GGUF is the dominant file format for llama.cpp-family local LLM runtimes — llama.cpp itself, Ollama, LM Studio, and text-generation-webui's llama.cpp backend. Other runtimes (vLLM, Transformers, TensorRT-LLM) can use other formats; GGUF is not a universal standard. Knowing how GGUF names its quantization variants makes the "which file should I download?" question decidable instead of intimidating.
What GGUF actually is
A GGUF file is a single binary container with three parts:
- Metadata: the model name, architecture, vocab size, context window, default sampling parameters, the chat template, plus tokenizer data. Everything the runtime needs to set up inference is in here.
- Tensor descriptors: a table of every weight tensor (name, shape, quantization type, byte offset).
- Tensor data: the quantized weights themselves, packed end-to-end.
GGUF replaced an earlier llama.cpp format called GGML, with a design goal of being extensible: new fields and new quantization variants can be added without breaking existing files.
The naming convention
Filenames usually look like:
some-model-7b-instruct.Q4_K_M.gguf
some-model-32b.Q6_K.gguf
some-model-8b-instruct.IQ4_XS.gguf
The chunk before .gguf is the quantization spec. These are family labels rather than precise descriptions of bits-per-weight; the underlying schemes use different block sizes and some mixed precision. Rough decoding:
- Q prefix — the "standard" llama.cpp quantization families.

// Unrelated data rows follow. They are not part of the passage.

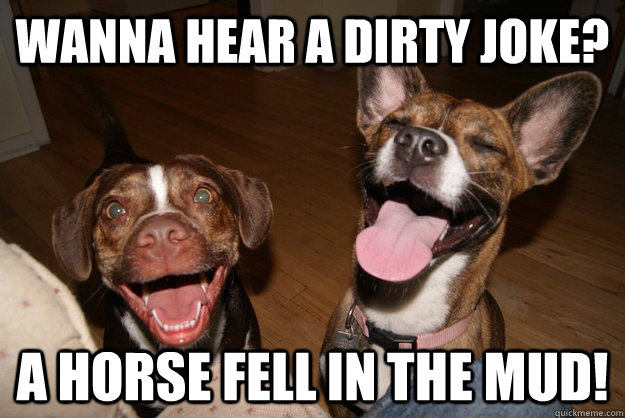 Wanna hear a dirty joke? a horse fell in the mud!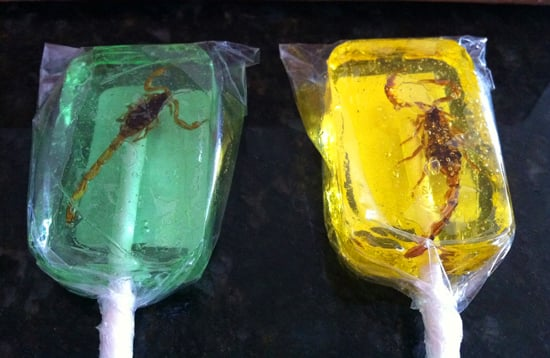 Scorpion Suckers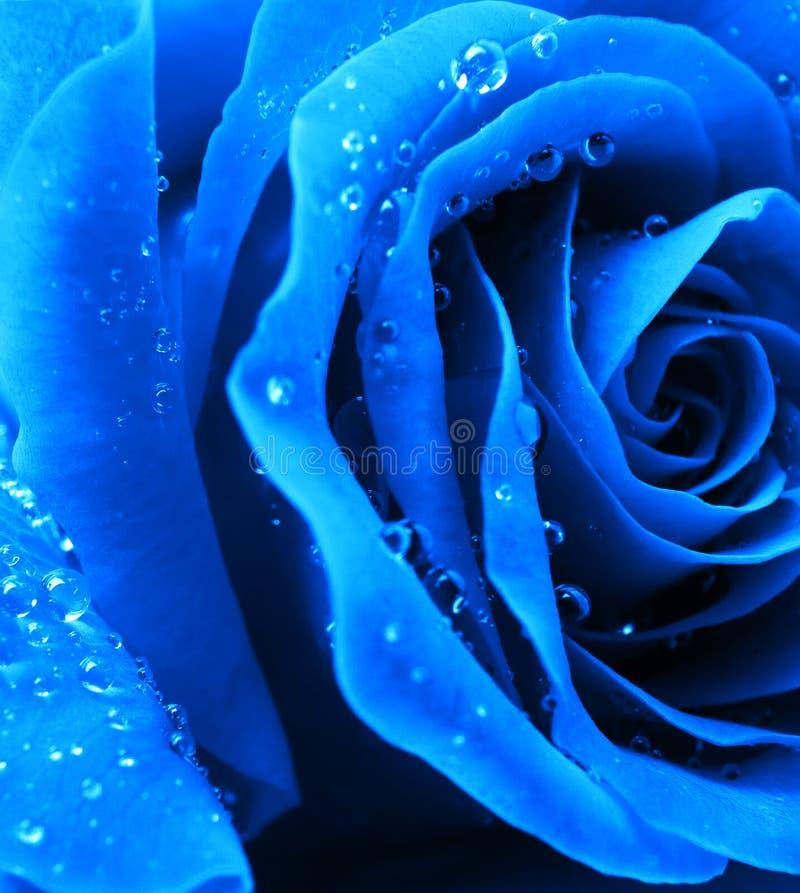 El azul se levantó fotos de archivo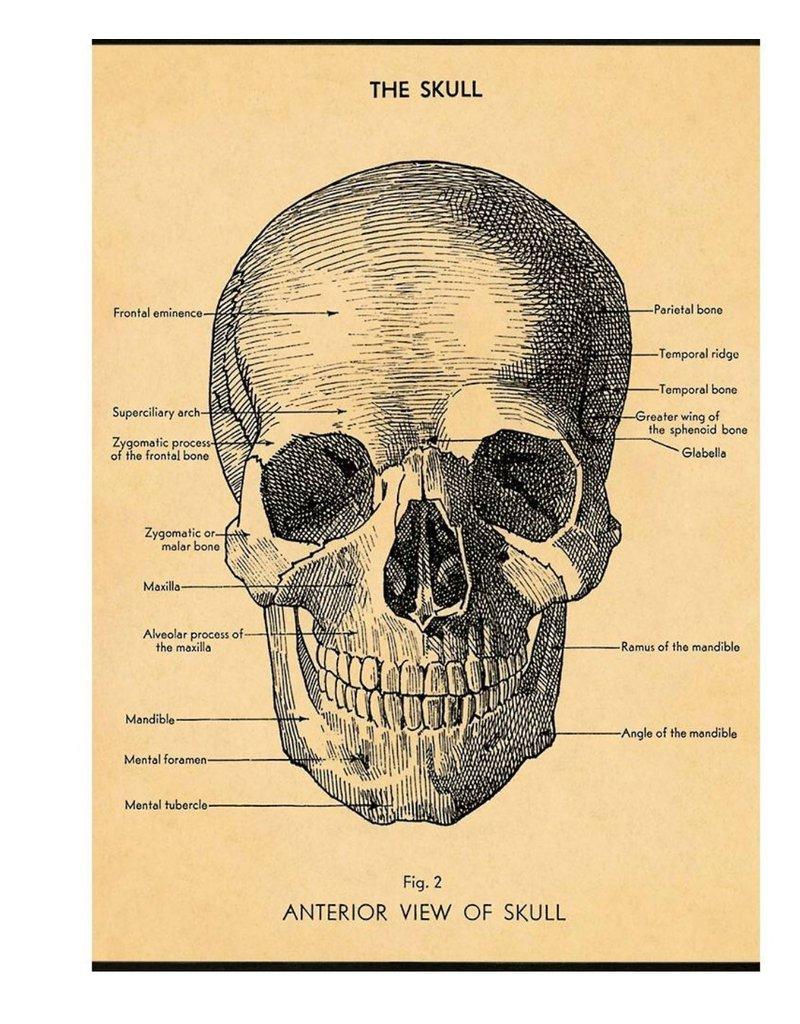 Cavallini Wrap Sheet The Skull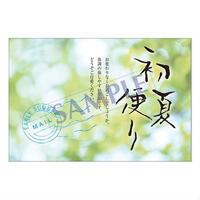 メッセージカード 季節の便り 18-0817 1セット(10枚)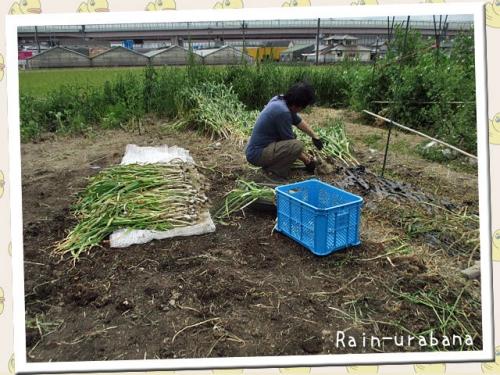ニンニクの収穫ぅ~♪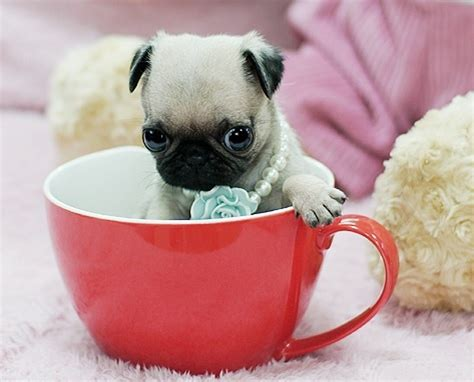 pugs for sale st louis 17 best images about pugs and kisses on pug pug and pug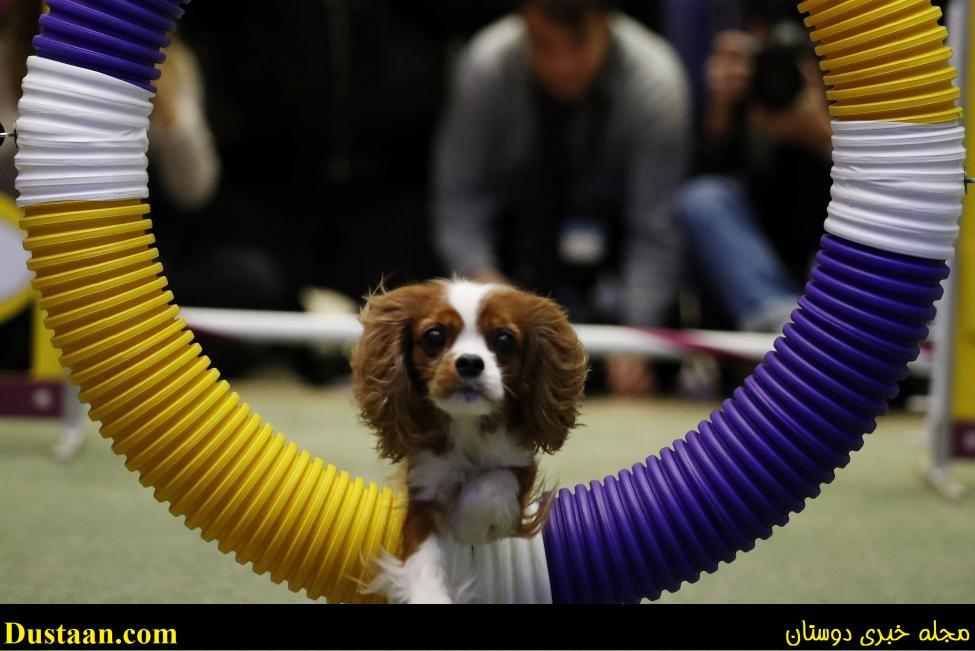 عکس سگ زینتی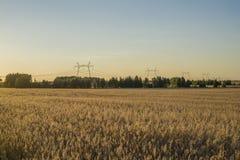 Campo no por do sol que mostra as grões douradas Fotografia de Stock Royalty Free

- IQ prefix — importance-aware quantization families that use calibration data to keep critical weights at higher precision.
- The number (
4,5,6,8) is a shorthand for the average bits-per-weight target in that family. The actual storage size depends on the model's architecture and metadata. - _S / _M / _L — different parameterizations of a family (often called small / medium / large), trading more memory for more precision in critical layers.
- _XS / _XXS — more aggressive variants, mostly used with IQ families.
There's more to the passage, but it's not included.